**Given instruction**
Count the lines in the items below that contain the word "Here". Give only the number.

**Data records**

======

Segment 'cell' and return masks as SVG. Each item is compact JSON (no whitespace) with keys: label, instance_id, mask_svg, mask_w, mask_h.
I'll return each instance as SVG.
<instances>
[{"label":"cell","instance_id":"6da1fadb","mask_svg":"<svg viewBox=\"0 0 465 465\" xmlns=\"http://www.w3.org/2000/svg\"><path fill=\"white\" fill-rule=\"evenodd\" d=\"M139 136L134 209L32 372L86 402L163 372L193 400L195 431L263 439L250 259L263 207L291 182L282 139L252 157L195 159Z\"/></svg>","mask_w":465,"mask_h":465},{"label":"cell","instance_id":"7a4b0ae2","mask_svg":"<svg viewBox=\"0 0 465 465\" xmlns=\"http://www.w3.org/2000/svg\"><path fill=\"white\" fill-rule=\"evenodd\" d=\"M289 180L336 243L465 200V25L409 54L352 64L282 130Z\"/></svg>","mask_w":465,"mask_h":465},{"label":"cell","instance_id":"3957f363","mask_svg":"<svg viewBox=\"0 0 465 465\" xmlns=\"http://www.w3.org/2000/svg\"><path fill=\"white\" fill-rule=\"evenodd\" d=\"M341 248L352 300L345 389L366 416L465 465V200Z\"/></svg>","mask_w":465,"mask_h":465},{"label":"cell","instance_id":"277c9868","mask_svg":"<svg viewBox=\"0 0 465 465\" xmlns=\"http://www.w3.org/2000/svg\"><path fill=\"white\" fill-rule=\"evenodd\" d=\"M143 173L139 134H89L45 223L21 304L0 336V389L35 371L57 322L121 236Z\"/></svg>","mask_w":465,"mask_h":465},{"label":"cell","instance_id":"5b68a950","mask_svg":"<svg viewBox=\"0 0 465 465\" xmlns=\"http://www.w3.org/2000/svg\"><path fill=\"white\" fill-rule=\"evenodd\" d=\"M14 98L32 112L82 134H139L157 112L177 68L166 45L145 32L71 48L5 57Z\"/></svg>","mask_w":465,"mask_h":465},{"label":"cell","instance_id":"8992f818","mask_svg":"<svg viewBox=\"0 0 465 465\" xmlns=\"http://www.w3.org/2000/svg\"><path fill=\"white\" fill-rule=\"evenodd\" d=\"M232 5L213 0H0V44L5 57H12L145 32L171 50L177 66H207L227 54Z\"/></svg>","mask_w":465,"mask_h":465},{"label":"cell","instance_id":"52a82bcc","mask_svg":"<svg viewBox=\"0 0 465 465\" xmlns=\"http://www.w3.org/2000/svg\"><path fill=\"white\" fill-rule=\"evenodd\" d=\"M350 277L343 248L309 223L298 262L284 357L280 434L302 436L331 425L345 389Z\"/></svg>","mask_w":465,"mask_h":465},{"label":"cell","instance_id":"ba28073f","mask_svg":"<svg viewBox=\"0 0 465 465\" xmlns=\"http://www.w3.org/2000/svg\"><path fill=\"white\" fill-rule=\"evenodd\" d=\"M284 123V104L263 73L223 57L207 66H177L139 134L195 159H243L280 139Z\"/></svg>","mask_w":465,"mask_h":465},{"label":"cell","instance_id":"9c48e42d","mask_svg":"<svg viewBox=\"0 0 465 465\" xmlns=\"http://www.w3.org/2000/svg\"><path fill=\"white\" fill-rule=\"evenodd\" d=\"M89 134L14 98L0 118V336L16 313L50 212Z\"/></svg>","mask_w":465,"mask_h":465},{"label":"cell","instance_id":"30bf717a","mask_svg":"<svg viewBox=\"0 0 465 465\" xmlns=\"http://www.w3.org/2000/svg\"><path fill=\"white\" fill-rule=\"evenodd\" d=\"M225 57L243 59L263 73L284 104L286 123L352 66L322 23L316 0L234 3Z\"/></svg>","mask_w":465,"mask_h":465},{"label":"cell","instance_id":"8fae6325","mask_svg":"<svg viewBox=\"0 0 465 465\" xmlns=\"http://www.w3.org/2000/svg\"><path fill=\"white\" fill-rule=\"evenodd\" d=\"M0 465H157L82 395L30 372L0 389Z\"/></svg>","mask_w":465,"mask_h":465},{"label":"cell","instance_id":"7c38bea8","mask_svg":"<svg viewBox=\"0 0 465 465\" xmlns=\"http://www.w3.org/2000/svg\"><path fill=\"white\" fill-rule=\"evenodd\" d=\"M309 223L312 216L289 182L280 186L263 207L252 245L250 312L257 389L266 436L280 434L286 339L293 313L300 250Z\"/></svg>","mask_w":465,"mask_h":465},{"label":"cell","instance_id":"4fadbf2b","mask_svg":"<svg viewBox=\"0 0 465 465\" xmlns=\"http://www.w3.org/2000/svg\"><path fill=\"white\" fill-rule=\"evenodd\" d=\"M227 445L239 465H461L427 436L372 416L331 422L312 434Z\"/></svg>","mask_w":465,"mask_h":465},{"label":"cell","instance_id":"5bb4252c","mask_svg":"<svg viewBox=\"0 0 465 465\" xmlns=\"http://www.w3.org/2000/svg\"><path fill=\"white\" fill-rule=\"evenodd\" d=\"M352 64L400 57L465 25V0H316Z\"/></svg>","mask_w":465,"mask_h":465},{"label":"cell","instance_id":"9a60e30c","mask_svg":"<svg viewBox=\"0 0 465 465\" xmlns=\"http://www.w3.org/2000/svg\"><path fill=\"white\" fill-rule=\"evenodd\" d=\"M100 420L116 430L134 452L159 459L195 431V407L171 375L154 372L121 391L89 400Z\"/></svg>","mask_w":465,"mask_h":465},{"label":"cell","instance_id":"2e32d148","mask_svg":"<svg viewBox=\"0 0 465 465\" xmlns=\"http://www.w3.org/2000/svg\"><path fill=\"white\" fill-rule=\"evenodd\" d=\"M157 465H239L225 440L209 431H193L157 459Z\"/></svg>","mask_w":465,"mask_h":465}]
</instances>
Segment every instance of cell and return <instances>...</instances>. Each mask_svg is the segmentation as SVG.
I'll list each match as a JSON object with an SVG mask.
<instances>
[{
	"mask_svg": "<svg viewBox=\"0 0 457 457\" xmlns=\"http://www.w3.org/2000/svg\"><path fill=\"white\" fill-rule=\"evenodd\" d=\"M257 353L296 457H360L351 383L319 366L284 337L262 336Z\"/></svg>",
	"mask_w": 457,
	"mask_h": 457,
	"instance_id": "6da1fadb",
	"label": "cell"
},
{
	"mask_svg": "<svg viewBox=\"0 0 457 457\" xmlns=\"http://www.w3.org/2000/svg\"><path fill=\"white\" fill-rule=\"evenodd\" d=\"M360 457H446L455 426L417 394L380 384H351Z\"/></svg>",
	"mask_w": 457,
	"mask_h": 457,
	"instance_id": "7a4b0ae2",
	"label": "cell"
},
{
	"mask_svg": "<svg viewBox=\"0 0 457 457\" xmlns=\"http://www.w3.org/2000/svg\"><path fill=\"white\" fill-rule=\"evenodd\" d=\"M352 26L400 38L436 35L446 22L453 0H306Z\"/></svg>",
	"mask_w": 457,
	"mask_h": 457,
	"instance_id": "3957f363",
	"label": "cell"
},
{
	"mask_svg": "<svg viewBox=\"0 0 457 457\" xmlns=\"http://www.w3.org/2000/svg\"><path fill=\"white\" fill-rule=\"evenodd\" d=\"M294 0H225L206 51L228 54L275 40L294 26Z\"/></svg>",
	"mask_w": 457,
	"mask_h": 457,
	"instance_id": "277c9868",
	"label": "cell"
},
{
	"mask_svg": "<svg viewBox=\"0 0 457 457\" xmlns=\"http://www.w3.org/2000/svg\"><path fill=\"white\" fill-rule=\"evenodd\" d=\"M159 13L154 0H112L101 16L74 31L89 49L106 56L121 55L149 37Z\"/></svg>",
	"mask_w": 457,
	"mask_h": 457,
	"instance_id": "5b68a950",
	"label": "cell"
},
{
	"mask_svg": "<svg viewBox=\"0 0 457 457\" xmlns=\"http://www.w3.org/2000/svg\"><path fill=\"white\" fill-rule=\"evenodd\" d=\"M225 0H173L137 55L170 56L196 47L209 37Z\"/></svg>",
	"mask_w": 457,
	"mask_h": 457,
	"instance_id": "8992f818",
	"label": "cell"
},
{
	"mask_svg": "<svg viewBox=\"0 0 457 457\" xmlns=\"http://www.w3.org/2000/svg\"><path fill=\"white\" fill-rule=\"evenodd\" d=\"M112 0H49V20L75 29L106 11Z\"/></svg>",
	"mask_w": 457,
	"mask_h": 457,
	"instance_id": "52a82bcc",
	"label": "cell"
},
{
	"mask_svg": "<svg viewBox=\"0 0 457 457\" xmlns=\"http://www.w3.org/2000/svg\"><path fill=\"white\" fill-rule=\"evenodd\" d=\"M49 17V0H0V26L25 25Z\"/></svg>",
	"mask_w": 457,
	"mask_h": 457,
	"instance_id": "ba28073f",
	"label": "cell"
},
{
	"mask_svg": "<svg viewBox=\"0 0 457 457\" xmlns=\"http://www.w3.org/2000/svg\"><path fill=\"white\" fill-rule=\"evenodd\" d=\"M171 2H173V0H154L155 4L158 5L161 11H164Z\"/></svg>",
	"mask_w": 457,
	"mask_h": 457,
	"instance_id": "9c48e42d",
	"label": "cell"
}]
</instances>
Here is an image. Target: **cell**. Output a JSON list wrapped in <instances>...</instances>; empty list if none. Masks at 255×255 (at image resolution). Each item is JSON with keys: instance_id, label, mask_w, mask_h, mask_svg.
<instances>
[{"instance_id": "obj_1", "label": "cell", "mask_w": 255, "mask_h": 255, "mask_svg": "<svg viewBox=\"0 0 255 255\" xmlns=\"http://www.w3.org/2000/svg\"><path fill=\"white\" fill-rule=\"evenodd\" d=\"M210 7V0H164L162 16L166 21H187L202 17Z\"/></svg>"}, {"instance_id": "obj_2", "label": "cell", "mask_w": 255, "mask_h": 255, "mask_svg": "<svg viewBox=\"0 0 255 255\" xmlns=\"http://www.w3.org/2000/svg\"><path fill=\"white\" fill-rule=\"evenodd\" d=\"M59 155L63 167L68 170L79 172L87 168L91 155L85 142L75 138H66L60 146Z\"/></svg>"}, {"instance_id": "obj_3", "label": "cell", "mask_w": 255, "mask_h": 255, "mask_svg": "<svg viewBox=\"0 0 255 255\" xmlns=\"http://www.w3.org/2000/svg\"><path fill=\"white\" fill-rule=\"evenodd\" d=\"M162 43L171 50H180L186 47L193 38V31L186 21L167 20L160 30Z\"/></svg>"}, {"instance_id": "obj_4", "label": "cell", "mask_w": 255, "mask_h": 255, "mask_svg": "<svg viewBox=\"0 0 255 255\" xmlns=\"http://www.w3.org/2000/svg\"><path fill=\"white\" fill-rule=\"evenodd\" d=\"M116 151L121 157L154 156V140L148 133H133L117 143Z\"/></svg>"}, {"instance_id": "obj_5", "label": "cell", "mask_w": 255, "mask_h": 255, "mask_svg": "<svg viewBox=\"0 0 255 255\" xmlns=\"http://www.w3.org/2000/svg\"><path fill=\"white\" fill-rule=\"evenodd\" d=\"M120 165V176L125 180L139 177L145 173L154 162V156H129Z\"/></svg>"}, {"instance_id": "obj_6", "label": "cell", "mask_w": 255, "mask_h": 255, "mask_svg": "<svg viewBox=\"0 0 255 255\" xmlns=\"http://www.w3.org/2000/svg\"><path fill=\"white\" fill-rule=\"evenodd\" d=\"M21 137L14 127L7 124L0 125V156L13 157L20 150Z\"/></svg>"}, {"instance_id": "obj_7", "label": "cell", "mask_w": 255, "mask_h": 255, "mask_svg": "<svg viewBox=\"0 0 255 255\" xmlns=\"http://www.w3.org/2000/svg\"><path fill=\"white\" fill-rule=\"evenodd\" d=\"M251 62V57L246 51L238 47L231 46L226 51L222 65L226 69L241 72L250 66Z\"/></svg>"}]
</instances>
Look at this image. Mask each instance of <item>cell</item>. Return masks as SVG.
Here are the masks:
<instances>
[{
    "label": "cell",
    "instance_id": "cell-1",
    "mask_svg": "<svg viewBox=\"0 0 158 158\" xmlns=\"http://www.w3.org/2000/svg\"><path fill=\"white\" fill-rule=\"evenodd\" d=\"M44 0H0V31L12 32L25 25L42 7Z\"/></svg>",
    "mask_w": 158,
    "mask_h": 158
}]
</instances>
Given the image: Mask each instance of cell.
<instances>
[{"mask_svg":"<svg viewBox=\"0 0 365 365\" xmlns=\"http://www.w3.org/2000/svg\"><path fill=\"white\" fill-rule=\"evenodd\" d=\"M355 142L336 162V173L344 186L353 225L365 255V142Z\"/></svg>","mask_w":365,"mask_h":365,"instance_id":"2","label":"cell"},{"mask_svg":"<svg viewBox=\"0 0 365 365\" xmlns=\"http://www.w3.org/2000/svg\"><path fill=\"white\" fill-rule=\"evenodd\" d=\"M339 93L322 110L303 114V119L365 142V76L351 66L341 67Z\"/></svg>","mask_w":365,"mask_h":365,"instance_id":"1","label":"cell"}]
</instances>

======

**Reply**
2